316L stainless steel (316L) with 0.5wt% Si and 2.3wt% Si were fabricated using laser direct energy deposition (LDED). A stark difference is found in the density of ∑3 twins and fine grains in the microstructures of the two materials. 316L with 2.3wt% Si exhibits a remarkably high percentage (23%) of ∑3 twin boundaries whereas 316L with 0.5wt% Si exhibits very low (less than 3%) of these boundaries. In this work, we aim to understand the origin of this difference.

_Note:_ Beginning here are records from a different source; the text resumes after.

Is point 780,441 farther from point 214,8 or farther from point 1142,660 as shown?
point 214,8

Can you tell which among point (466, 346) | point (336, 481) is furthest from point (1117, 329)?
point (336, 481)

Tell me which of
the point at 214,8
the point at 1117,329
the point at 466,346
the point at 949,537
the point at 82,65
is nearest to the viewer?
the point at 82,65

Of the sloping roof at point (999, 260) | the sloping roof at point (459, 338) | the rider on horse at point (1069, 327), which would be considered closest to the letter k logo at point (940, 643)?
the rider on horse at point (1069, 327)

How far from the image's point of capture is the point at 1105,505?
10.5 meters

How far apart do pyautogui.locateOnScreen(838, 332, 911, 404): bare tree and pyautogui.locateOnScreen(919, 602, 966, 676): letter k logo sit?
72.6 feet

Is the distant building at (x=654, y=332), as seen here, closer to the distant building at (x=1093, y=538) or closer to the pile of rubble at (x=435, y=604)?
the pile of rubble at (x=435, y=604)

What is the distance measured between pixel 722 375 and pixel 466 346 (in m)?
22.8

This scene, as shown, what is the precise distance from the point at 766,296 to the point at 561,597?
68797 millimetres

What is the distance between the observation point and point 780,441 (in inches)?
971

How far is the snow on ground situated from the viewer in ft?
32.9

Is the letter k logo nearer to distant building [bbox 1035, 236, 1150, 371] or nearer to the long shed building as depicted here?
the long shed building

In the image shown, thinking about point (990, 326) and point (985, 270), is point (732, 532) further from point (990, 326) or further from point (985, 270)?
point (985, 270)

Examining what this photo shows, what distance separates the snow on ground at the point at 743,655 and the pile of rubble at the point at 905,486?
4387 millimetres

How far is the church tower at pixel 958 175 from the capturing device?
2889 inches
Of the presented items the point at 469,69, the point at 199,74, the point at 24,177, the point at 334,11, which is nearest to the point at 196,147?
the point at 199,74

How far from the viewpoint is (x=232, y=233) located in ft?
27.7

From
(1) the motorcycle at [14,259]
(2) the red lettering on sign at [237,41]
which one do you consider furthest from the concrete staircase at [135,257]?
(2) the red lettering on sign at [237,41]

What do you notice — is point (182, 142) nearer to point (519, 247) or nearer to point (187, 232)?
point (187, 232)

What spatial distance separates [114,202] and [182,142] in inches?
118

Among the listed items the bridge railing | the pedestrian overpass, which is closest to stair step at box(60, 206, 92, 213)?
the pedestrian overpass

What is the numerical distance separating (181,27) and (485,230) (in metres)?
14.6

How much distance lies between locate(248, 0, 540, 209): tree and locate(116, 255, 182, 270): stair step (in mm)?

EBSD analysis of 316L with 2.3wt% Si reveals that clusters of twins exhibiting shared <110> five-fold symmetry axes are present in the microstructure, which suggests that they formed via the icosahedral short-range order (ISRO)-mediated nucleation during solidification [1]. Additionally, twins form during grain growth due to an ISRO-induced stacking fault mechanism, as evidenced by twin variant analysis showing more than 3 variants, which cannot occur during nucleation from one ISRO motif.

This result is surprising because ISRO-based mechanisms have been mainly reported in face-centered cubic alloys printed via laser-powder bed fusion. In this talk, we will demonstrate why and how these mechanisms can occur in LDED 316L.

[1] M. Rappaz, Ph. Jarry, G. Kurtuldu, J. Zollinger, Metall. Mater. Trans. A 51 (2020) 2651–2664.